US headline inflation accelerated to 3.8% in the latest CPI reading, reinforcing expectations that the Federal Reserve will keep rates elevated well into 2026. That dynamic is contributing to the global bond selloff that spilled into Canadian markets last week, pushing Canada's 10-year government bond yield to its highest level in roughly two years.

One to Watch: Saskatchewan Helium

On the periphery, but worth flagging: Saskatchewan's helium industry is generating growing buzz as a potential beneficiary of the ongoing conflict in the Middle East, which has disrupted certain global supply chains. Industry participants are vocal that federal policies are slowing their ability to capitalize on the opportunity — a tension that is becoming a policy talking point ahead of the fall sitting of Parliament. Watch for movement on this file in coming months.

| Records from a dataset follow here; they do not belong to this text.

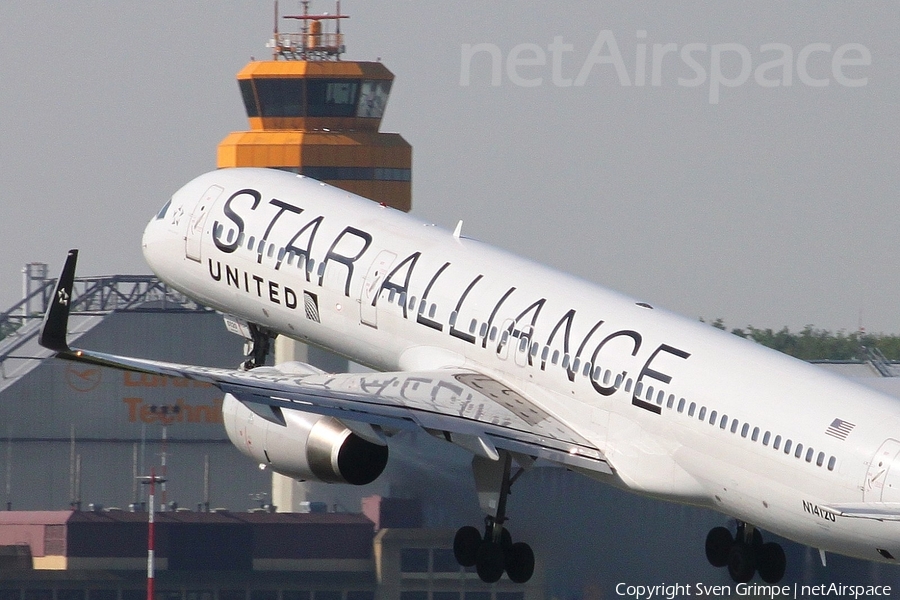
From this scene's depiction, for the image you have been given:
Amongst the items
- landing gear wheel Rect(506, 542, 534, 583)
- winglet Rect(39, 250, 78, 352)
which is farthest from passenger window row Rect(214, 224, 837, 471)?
winglet Rect(39, 250, 78, 352)

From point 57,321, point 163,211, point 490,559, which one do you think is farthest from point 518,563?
point 163,211

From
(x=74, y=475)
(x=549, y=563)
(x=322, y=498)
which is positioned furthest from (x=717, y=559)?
(x=74, y=475)

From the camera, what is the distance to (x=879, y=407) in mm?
30703

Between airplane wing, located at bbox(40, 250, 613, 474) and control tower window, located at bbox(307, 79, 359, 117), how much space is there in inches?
2134

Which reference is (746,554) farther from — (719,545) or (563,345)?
(563,345)

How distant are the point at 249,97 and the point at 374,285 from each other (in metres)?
55.4

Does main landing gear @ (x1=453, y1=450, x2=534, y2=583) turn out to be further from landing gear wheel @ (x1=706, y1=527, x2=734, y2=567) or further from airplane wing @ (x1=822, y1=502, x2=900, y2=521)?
airplane wing @ (x1=822, y1=502, x2=900, y2=521)

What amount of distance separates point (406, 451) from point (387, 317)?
27419 millimetres

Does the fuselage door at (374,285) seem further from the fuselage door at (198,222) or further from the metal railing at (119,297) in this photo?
the metal railing at (119,297)

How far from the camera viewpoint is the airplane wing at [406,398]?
107 ft

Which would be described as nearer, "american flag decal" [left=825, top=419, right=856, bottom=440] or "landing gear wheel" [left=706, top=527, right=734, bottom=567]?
"american flag decal" [left=825, top=419, right=856, bottom=440]

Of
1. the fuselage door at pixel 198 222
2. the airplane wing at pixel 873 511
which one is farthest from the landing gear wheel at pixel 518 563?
the fuselage door at pixel 198 222

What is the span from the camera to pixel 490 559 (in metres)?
36.1

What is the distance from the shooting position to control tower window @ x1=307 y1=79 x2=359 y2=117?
295 ft
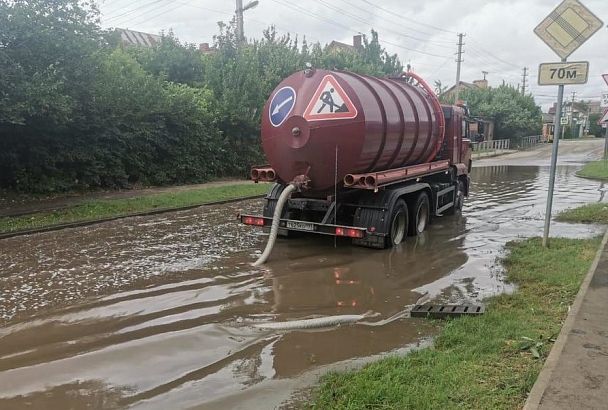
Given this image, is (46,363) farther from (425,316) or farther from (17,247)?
(17,247)

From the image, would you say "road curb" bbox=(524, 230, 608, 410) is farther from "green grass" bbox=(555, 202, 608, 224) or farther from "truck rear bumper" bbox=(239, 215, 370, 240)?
"green grass" bbox=(555, 202, 608, 224)

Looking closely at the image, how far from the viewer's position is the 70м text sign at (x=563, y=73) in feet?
26.2

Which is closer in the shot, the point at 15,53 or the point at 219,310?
the point at 219,310

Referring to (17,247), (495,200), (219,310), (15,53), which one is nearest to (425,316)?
(219,310)

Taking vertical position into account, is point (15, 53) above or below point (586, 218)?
above

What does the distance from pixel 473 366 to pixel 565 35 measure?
243 inches

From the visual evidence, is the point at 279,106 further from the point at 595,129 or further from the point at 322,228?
the point at 595,129

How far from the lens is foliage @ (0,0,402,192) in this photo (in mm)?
11359

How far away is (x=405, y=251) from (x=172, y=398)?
6.08 m

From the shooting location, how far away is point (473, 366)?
4.18 meters

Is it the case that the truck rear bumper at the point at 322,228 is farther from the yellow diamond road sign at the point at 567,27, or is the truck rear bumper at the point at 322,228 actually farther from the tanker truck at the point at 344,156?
the yellow diamond road sign at the point at 567,27

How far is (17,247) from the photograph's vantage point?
9094 mm

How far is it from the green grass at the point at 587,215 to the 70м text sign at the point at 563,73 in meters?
4.88

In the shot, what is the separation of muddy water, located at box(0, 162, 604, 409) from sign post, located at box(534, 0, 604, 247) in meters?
3.02
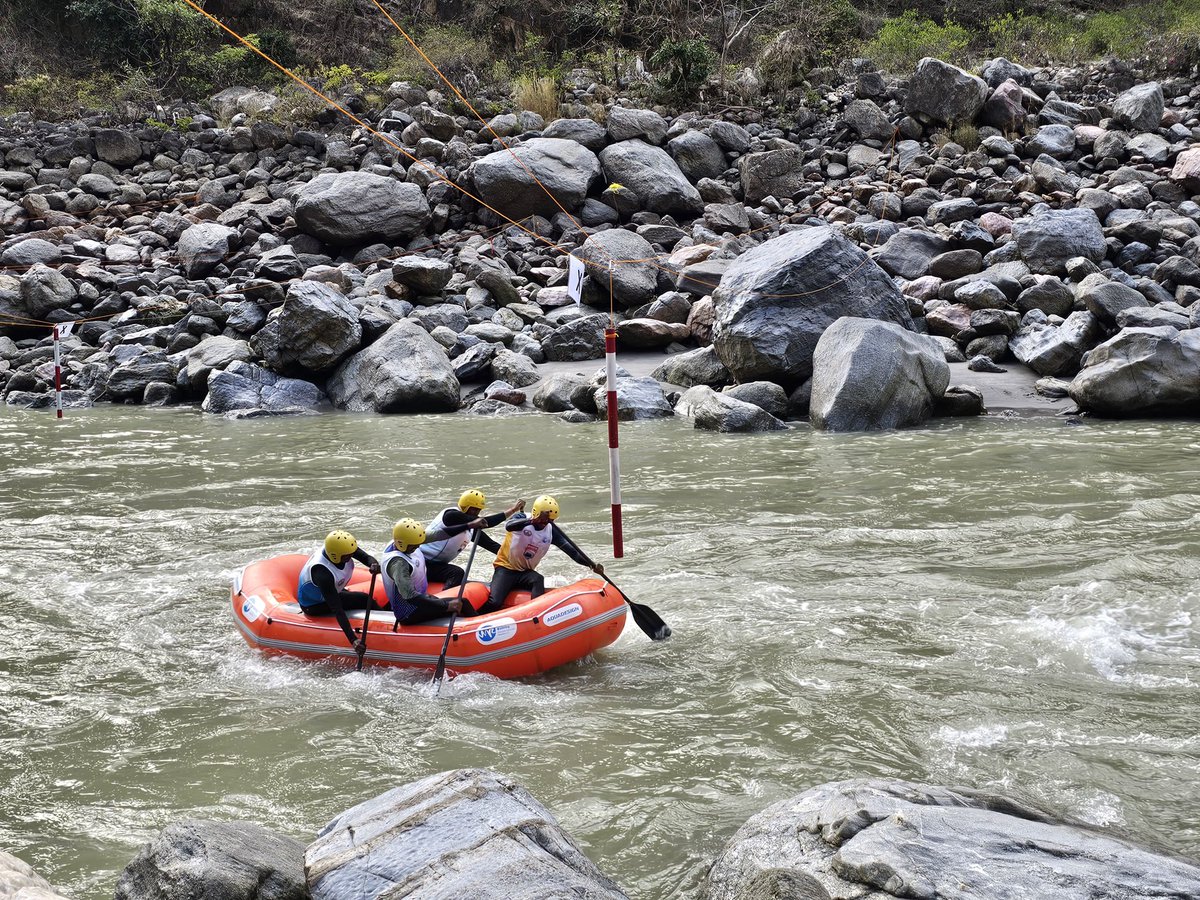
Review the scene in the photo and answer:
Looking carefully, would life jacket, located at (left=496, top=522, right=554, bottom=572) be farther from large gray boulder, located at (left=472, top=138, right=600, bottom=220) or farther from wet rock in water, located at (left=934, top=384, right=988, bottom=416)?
large gray boulder, located at (left=472, top=138, right=600, bottom=220)

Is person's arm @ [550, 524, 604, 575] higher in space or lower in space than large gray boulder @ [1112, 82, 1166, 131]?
lower

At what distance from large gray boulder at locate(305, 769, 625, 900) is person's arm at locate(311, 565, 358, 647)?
2.29 m

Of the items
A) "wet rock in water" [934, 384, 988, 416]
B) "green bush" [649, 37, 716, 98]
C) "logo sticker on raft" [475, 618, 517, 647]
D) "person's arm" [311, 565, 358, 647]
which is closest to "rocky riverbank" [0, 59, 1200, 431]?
"wet rock in water" [934, 384, 988, 416]

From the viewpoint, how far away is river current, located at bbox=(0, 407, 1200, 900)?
411cm

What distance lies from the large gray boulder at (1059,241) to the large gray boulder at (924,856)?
12.1 m

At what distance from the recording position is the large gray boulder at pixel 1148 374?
10.6 m

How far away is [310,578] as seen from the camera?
225 inches

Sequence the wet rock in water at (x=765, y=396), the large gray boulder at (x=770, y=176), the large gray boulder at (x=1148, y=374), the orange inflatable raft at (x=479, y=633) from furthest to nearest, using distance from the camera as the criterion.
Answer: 1. the large gray boulder at (x=770, y=176)
2. the wet rock in water at (x=765, y=396)
3. the large gray boulder at (x=1148, y=374)
4. the orange inflatable raft at (x=479, y=633)

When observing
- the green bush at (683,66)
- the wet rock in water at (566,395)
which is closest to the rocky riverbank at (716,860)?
the wet rock in water at (566,395)

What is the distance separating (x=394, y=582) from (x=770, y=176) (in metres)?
15.0

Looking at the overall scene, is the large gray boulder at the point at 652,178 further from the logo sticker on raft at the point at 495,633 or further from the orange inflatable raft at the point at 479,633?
the logo sticker on raft at the point at 495,633

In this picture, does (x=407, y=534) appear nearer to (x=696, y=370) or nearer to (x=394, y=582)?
(x=394, y=582)

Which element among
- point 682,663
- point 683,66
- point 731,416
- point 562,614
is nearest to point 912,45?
point 683,66

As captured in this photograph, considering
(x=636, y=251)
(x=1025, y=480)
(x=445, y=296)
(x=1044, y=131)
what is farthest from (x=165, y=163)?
(x=1025, y=480)
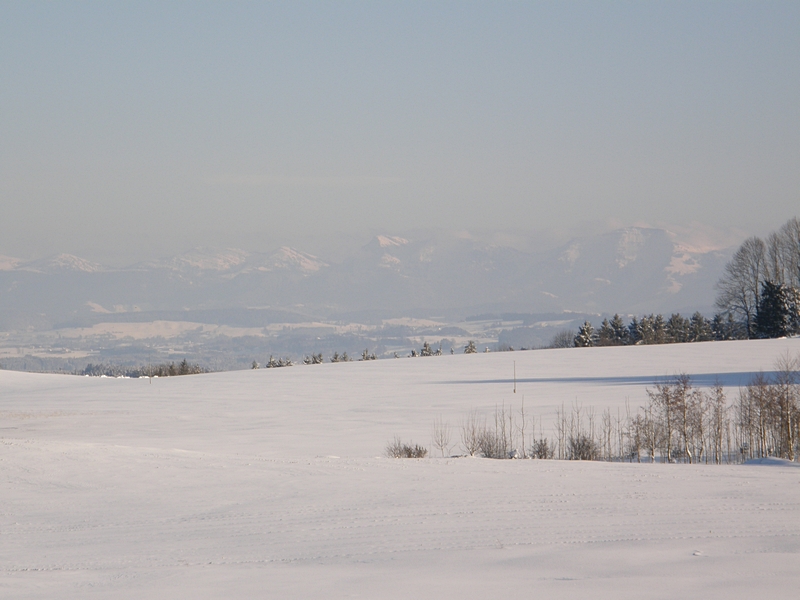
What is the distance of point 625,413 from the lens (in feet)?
107

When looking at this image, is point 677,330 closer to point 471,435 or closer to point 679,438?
point 679,438

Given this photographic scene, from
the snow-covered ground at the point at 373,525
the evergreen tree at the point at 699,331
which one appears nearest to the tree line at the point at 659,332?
the evergreen tree at the point at 699,331

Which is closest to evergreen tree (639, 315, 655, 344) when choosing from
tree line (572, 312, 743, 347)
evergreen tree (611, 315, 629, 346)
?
tree line (572, 312, 743, 347)

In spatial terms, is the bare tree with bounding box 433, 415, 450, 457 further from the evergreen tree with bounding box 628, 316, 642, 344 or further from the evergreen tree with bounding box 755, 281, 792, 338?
the evergreen tree with bounding box 628, 316, 642, 344

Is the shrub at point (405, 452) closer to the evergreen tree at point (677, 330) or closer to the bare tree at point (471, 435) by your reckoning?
the bare tree at point (471, 435)

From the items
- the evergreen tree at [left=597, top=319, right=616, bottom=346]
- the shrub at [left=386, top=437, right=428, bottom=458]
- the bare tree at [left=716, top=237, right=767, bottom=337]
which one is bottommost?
the shrub at [left=386, top=437, right=428, bottom=458]

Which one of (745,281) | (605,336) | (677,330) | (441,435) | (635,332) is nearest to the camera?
(441,435)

Bottom Line for Canadian Savers

The TSX's attempted recovery today is more fragile than it looks. High oil is a genuine tailwind for energy-heavy Canadian index funds — great news if you hold broad Canadian equity ETFs — but it comes at the cost of stubborn inflation, rising bond yields, and a softening job market. The Bank of Canada is playing it cautious for now, which keeps GIC and high-interest savings account rates relatively attractive. For Canadians shopping for fixed income, locking in now before a potential rate-cut cycle looks increasingly sensible.